Used EVs: the next chapter?
In the wake of the energy crisis, it is of particular interest to zoom in on the second-hand market for electric vehicles, where pricing is a much lower hurdle but favorable running costs are appealing amid high fuel prices.
With 9,997 units sold during the first quarter, their volume rose (spectacularly) 38.9% year-on-year. However, their overall market share remains modest at 5.5% (up from 4.6%).
In contrast to the Netherlands, where private buyer interest in BEVs has soared by 50% due to the Iran crisis, the effect remains much more latent, while the used EV buyer profile is notably different in Belgium. The market is almost evenly split between private buyers (45%) and companies (55%).
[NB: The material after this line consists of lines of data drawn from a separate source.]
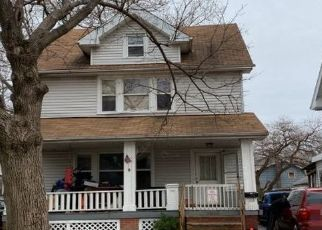 Foreclosed Home in W 83RD ST, Cleveland, OH - 44102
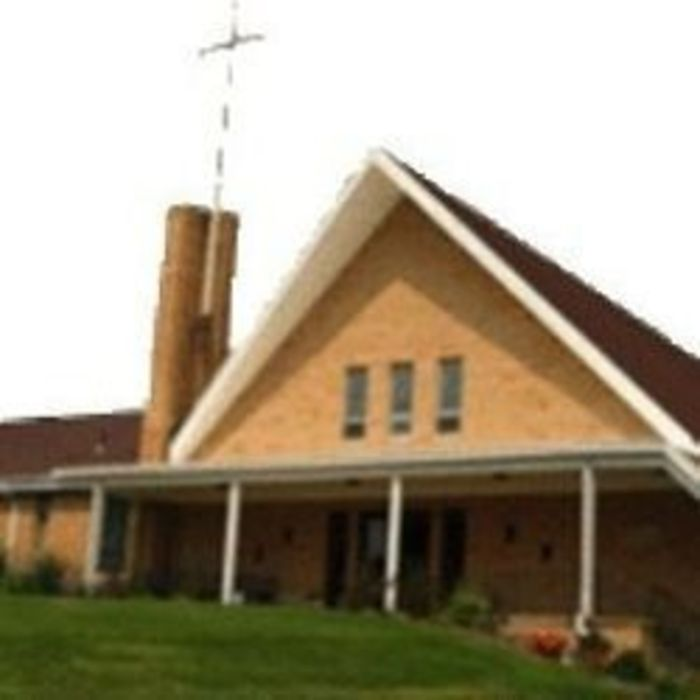 saint jacob christian personals Find meetups about christian singles and meet people in your local  saint  louis single christian adventurers (salsa) 1,919 adventurers | saint louis, mo   md jacob's well, a connecting point for christian singles 30+ 274 members .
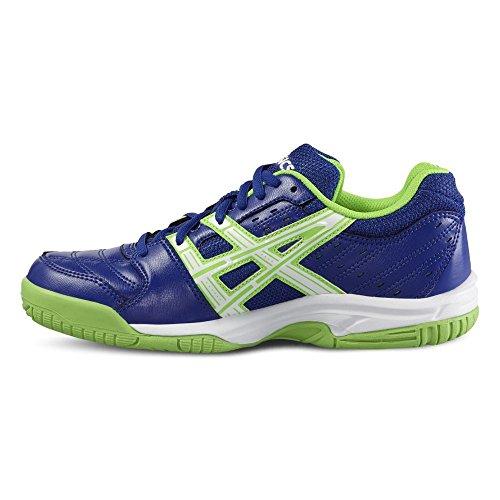 Chaussures junior Asics Gel-SQUAD GS bleu/blanc/vert Bleu moyen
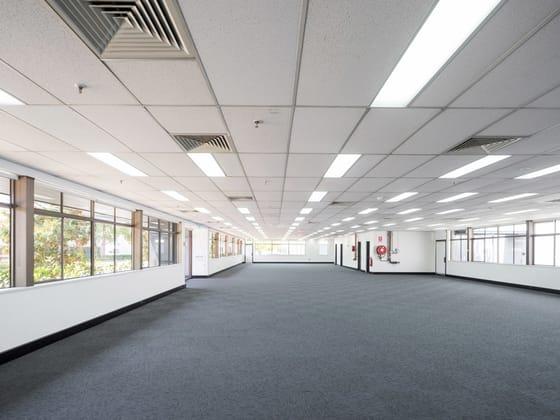 40 Brodie Street Rydalmere NSW 2116 - Image 2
Mind that across all powertrains, 90.7% of used car purchases are made by private individuals. The contrast shows how battery power still has a long way to go. As for regions, used BEV sales grew fastest in Brussels (56.7%). Still, Mobia describes the used car segment as “the next engine of the green transition.”
Tesla reigns
Across the new-car market as a whole, electrified powertrains (HEV, PHEV, and BEV combined) showed a slight dip of 2.9 percentage points (compared to the full-year 2025 figure), with the BEV share holding flat at 34.7%.
The biggest loser is the plug-in hybrid. PHEV share dropped to just 5.8%, continuing a decline that began when fiscal incentives for company car PHEVs were tightened. Diesel continued its structural erosion, now standing at 2.3%.
As for car models, the BMW X1 remains the overall winner across all powertrains, with 4,341 units. It is also the leading model in the professional market. The Dacia Sandero follows second (2,840 units), but leads in the private market. The Volkswagen T-Roc secures third place overall.
As for electric cars, any Tesla shame over Elon Musk’s political controversies has clearly withered. The Model Y sold 557 units more than the BMW iX1 during the first quarter of 2026. Also on the second-hand market, Tesla takes the top spots in the sales charts with Model 3 and Model Y.